Dabei wollte Lisaholic, als sie mit Beatboxing und Rappen anfing, eben nicht in „diese Emanzenschiene“ und schrieb deshalb Zeilen wie „Seh ich aus wie vom Personal der HipHop-Gender-Beauftragten? Nein!“ und „ich emanzipier mich jetzt vom Bild der Feministin.“ Mittlerweile sei sie selbst zur Emanze geworden und findet es auch gut, als Feministin bezeichnet zu werden. Gerade im HipHop sind Frauen stark unterrepräsentiert und sollten innerhalb der Szene mehr gefördert werden, findet sie. Inspiriert wurde sie dabei von der Rapperin Sookee, und das Duo SXTN sieht sie zusätzlich auch als musikalischen Einfluss.
Von der akademischen Welt gefrustet
Eine Zeile aus „Eigenmarke Uterus“ rezipiert, was ihr oft gesagt wurde, als sie mit dem Beatboxing angefangen hat: „Mach einfach weiter, was du gut kannst, spiel Gitarre, sing die Hookline.“ Das tat sie schon als Teenager in Eching, einer Schlafstadt im Münchner Umland, wo sie aufgewachsen ist: Sie spielte Gitarre und sang. Eigentlich dachte sie nie daran, professionell Musik zu machen. Neun Jahre ist sie in München Rikscha gefahren. Ihrer Ausbildung nach ist Lisaholic Dolmetscherin, aber weil sie ihre Bachelor-Arbeit wenige Stunden zu spät abgegeben hat und diese daraufhin erneut schreiben musste, war sie von der akademischen Welt so gefrustet, dass sie nicht in dem Beruf arbeiten wollte.
Lisaholic: „Recycle dich selbst“ (Bumm Clack) auf soundcloud; live: 21.6. „Häkken“, Hamburg; 22.6. „Studentisches Kulturzentrum“, Potsdam; 13.7. „SOMN-Kickoff“, München
Stattdessen trieb es Lisaholic ins kanadische Montreal, wo sie Gesangsunterricht nahm.
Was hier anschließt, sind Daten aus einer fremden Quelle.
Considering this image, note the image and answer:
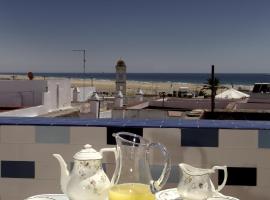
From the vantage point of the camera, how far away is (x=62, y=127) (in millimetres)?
2461

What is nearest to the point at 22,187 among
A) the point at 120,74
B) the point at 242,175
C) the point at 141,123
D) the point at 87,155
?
the point at 141,123

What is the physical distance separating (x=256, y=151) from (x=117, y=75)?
62.8 ft

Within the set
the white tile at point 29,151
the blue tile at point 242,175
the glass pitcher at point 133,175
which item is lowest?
the blue tile at point 242,175

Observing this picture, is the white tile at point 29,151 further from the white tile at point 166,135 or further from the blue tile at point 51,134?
the white tile at point 166,135

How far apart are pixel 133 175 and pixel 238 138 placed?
98 centimetres

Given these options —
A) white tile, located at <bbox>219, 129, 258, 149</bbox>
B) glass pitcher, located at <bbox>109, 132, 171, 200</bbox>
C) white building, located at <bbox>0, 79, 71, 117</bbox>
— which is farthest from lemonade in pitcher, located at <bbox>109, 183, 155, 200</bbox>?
white building, located at <bbox>0, 79, 71, 117</bbox>

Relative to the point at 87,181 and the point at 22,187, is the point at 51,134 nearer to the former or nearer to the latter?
the point at 22,187

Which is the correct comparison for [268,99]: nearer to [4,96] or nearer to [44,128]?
[4,96]

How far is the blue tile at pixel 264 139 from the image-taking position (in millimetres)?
2367

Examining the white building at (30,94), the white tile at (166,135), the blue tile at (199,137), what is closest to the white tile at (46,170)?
the white tile at (166,135)

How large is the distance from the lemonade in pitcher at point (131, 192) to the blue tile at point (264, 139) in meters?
1.00

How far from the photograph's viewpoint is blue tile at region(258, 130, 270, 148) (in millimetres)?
2367

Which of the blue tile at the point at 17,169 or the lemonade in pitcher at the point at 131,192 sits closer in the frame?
the lemonade in pitcher at the point at 131,192

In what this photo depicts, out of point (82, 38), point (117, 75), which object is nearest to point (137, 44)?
point (82, 38)
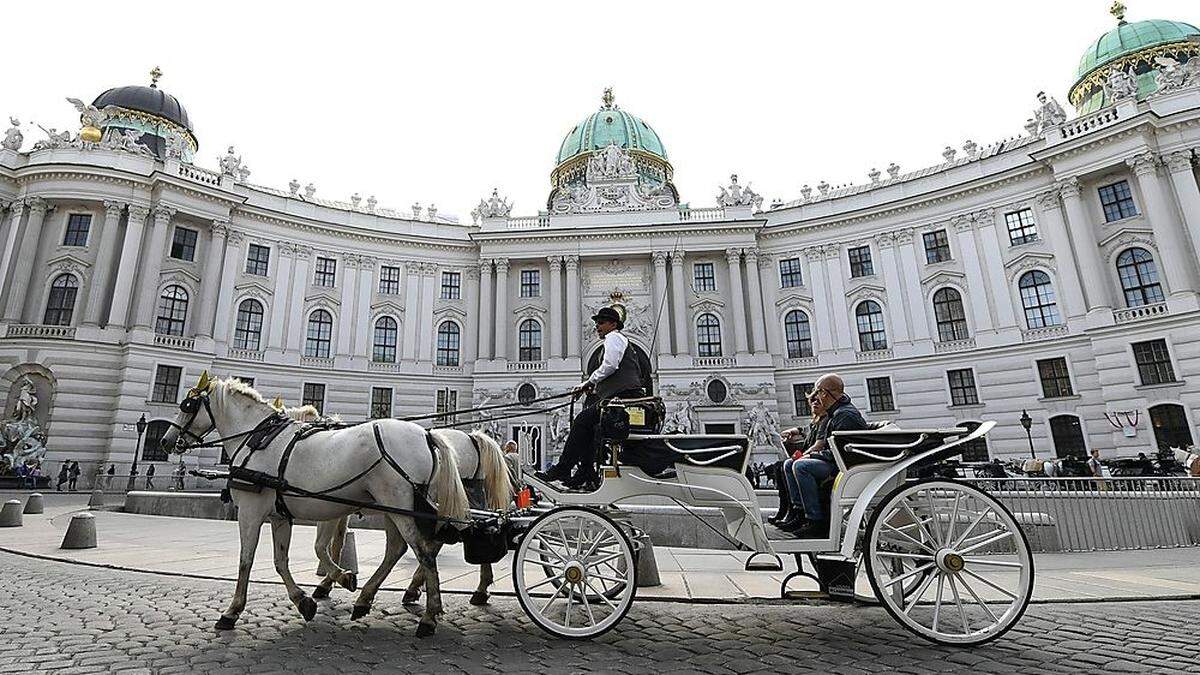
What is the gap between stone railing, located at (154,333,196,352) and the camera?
28344 mm

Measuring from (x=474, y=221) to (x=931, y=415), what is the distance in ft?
102

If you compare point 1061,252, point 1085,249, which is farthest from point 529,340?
point 1085,249

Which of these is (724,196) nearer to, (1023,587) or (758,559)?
(758,559)

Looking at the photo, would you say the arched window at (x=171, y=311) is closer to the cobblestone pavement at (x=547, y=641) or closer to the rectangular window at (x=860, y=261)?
the cobblestone pavement at (x=547, y=641)

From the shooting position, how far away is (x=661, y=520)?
35.5ft

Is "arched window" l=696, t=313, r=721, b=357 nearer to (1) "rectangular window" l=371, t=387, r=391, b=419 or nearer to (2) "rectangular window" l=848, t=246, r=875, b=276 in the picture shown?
(2) "rectangular window" l=848, t=246, r=875, b=276

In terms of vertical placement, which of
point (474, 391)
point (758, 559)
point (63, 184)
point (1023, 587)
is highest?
point (63, 184)

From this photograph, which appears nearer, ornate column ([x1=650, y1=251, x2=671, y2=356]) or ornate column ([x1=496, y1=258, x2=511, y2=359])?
ornate column ([x1=650, y1=251, x2=671, y2=356])

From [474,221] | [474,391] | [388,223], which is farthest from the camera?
[474,221]

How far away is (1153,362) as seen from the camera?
24.3m

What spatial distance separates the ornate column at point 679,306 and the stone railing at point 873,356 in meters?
9.84

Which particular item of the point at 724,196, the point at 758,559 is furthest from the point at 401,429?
the point at 724,196

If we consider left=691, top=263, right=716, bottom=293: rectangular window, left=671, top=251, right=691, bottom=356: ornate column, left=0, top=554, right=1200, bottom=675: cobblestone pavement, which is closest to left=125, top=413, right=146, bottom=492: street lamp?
left=0, top=554, right=1200, bottom=675: cobblestone pavement

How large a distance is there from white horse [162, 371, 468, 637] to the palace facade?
17.3m
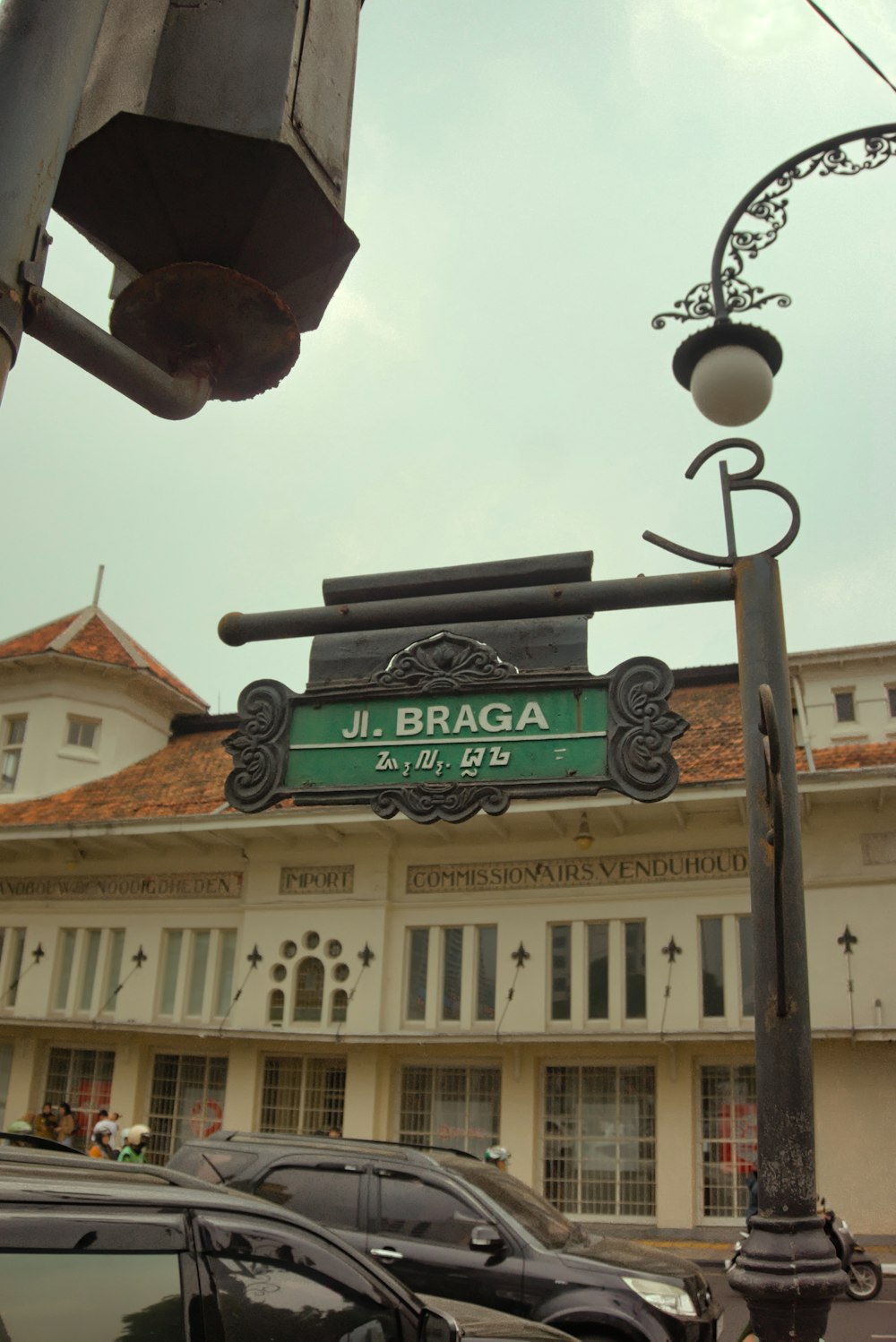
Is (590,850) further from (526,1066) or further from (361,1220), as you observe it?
(361,1220)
Zurück in München machte sie mit einem Freund, Spoargé, Musik – er spielt Cajon, sie Gitarre und singt. „Das kickte nicht. Ich hab gemerkt: Ich will rappen, ich will Beats.“ Rap-Inspirationen waren für sie zum Beispiel die Münchner Fatoni und Edgar Wasser, Beatboxing-Inspiration in erster Linie der britische Künstler Beardyman. Lisaholic hat sich dann online den Beatbox-Lehrer Madox gesucht, der ihr erste Tricks beigebracht hat. Ein paar Monate später stellte sie ein Video auf YouTube.
Das ist jetzt knapp zweieinhalb Jahre her. Vor knapp über einem Jahr brachte sie über das kleine Plattenlabel Bumm Clack, das Freunde von ihr in München betreiben, die EP „Recycle dich selbst“ mit sieben Songs raus. In den nächsten Wochen und Monaten ist sie live in verschiedenen Städten Deutschlands zu sehen.